In the 1957 assembly election he secured the third highest number of votes from Rajauli, that is 4973 votes or 23.42% of the total votes polled. In the 1962 Bihar election he was the runner up from Rajauli. In the 1967 Bihar election he stood from Nawada and came third with 14602 votes or 27.22% of the vote share. In 1969 he was the runner up in Nawada. The 1960s were also the period when the Communist Party of India split due to internal ideological differences. Vidyarthi decided to go with the CPI(M). He would go on to become the State Secretary of the CPI(M) and a member of its national Central Committee (which elect the members for the Politburo). In the 1960s he would be jailed again for his political affiliation.

In 1977 and 1985 he won elections to the assembly standing from the Nawada seat. He was a member of Bihar Legislative Council from 1990 to 1996.

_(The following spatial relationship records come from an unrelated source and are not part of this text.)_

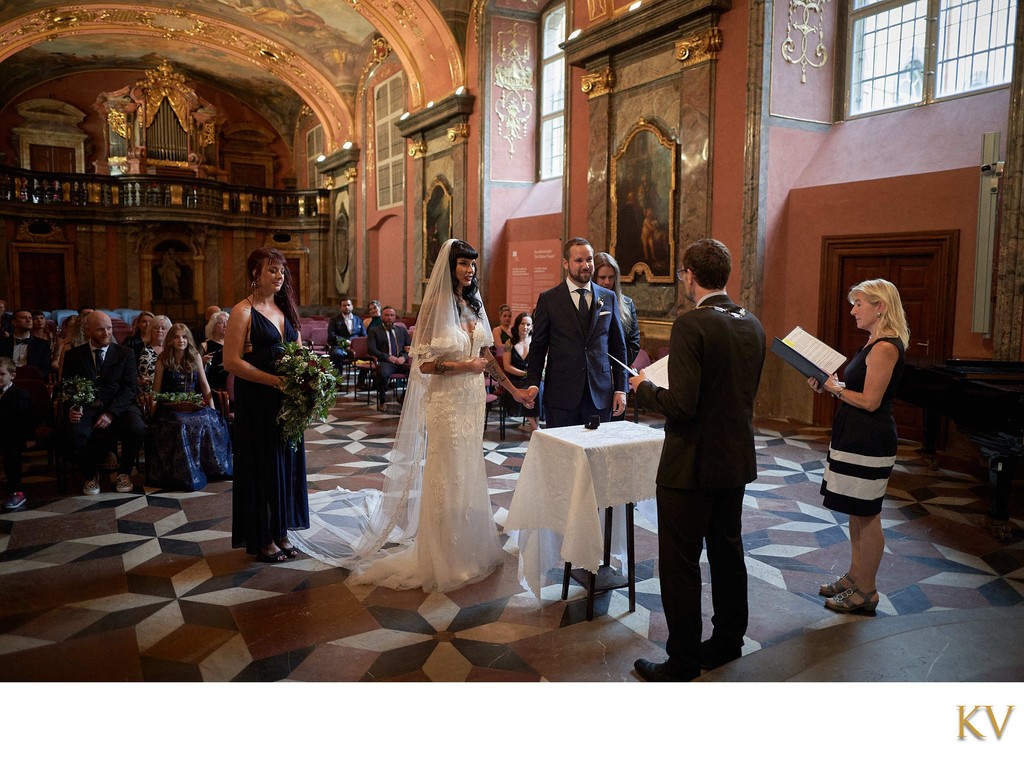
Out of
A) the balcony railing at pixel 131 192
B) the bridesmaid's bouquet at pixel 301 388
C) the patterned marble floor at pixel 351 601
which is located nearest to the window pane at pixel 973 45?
the patterned marble floor at pixel 351 601

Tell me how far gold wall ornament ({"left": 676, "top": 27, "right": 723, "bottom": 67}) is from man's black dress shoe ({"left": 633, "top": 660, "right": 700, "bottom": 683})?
26.1 ft

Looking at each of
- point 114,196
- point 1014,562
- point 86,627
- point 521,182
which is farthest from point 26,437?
point 114,196

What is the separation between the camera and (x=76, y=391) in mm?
6051

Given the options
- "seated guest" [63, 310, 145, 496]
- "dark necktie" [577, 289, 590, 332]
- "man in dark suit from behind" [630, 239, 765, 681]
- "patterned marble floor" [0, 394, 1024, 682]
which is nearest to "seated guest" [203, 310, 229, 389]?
"seated guest" [63, 310, 145, 496]

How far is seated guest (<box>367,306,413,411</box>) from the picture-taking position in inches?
413

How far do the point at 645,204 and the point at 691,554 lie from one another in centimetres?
791

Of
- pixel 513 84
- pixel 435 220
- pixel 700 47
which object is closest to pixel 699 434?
pixel 700 47

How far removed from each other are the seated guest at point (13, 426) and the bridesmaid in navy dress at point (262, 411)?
2324mm

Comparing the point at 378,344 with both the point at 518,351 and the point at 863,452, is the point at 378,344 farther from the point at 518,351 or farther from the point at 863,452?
the point at 863,452

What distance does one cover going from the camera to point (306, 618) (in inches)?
149

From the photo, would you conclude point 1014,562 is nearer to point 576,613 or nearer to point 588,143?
point 576,613

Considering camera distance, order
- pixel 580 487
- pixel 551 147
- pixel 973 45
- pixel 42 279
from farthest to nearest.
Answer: pixel 42 279, pixel 551 147, pixel 973 45, pixel 580 487

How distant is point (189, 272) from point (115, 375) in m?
18.3

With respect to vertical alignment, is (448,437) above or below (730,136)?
below
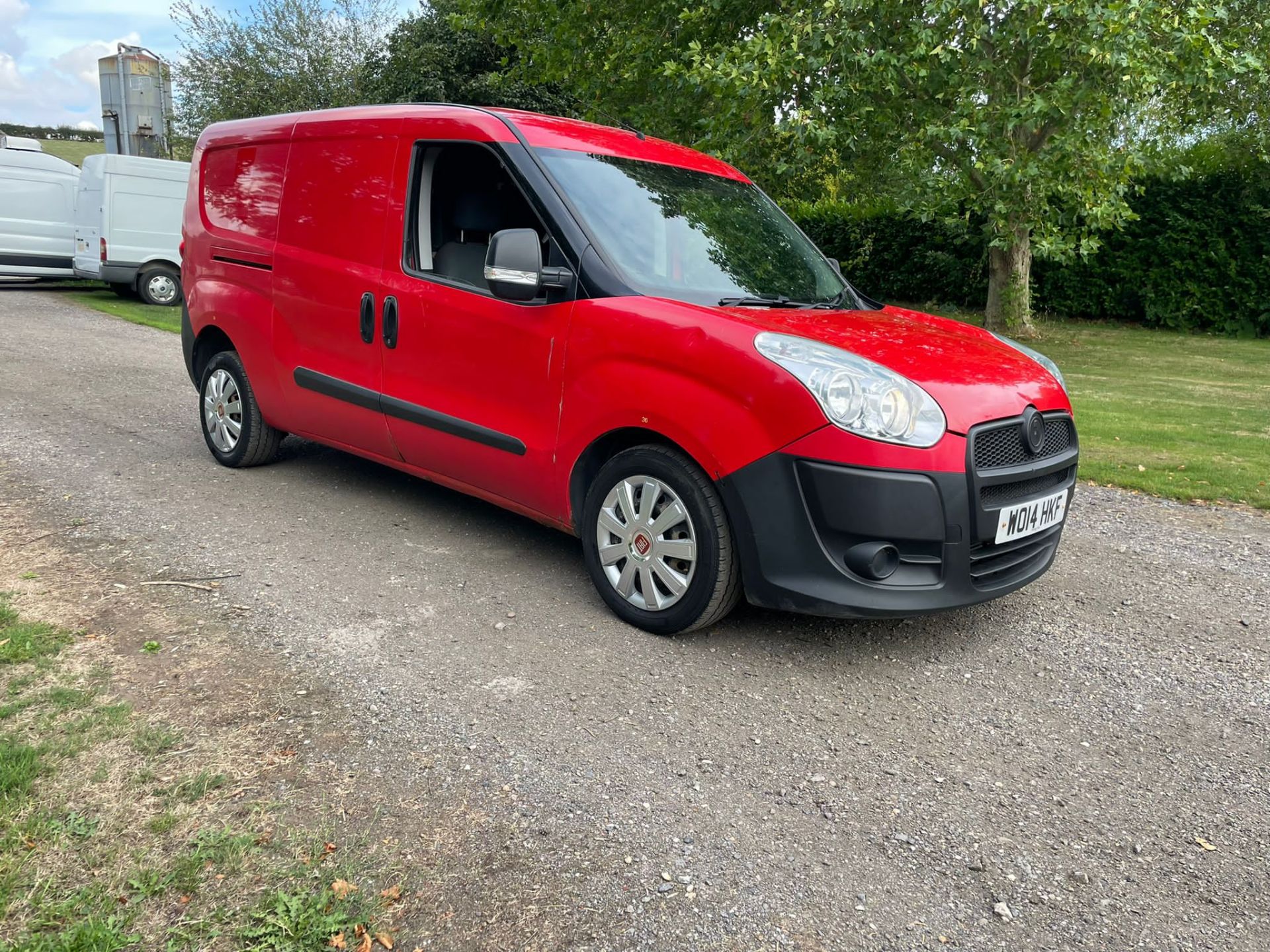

His involvement with politics continued till he was a nonagenarian. In 2017, he along with comrades welcomed the Kisan Mukti Yatra (Farmer Freedom Journey) to Nawada district at the Bihar Jharkhand border with red flags. His speech was recorded in a diary entry:

He said that when the farmer rises up, thrones topple. He remembered the historic farmers' conference at Gaya under the leadership of Swami Sahajananda Saraswati during which there was a lot of discussion on the red flag. Acharya Narendra Dev had objected to keeping the Kisan Sabha's red flag, whereas Swami Sahajananda Saraswati and Jaiprakash Narayan had been in favour of it. Com Ganesh Shankar reminded the people that while addressing the delegates Swami Sahajananda had said that the red flag is not made merely of the colour red; this flag is coloured with the blood, sweat, and sacrifices of farmers and workers. Finally the delegates had agreed that the red flag of the Kisan Sabha should be retained. [...] The recollections of Com Ganesh Shankar Vidyarthi were touching and inspiring for comrades of our generation present there as well as for future generations.
— Excerpts from All India Kisan Mahasabha (AIKM) leader Purushottam Sharma's diary of the Bihar leg of the Kisan Mukti Yatra, 2017

== Death ==
Sometime after testing positive for COVID-19 during the COVID-19 pandemic in India, he died on 11 January 2021. Bihar Chief Minister Nitish Kumar paid his respects during a visit to Rajauli on 21 January.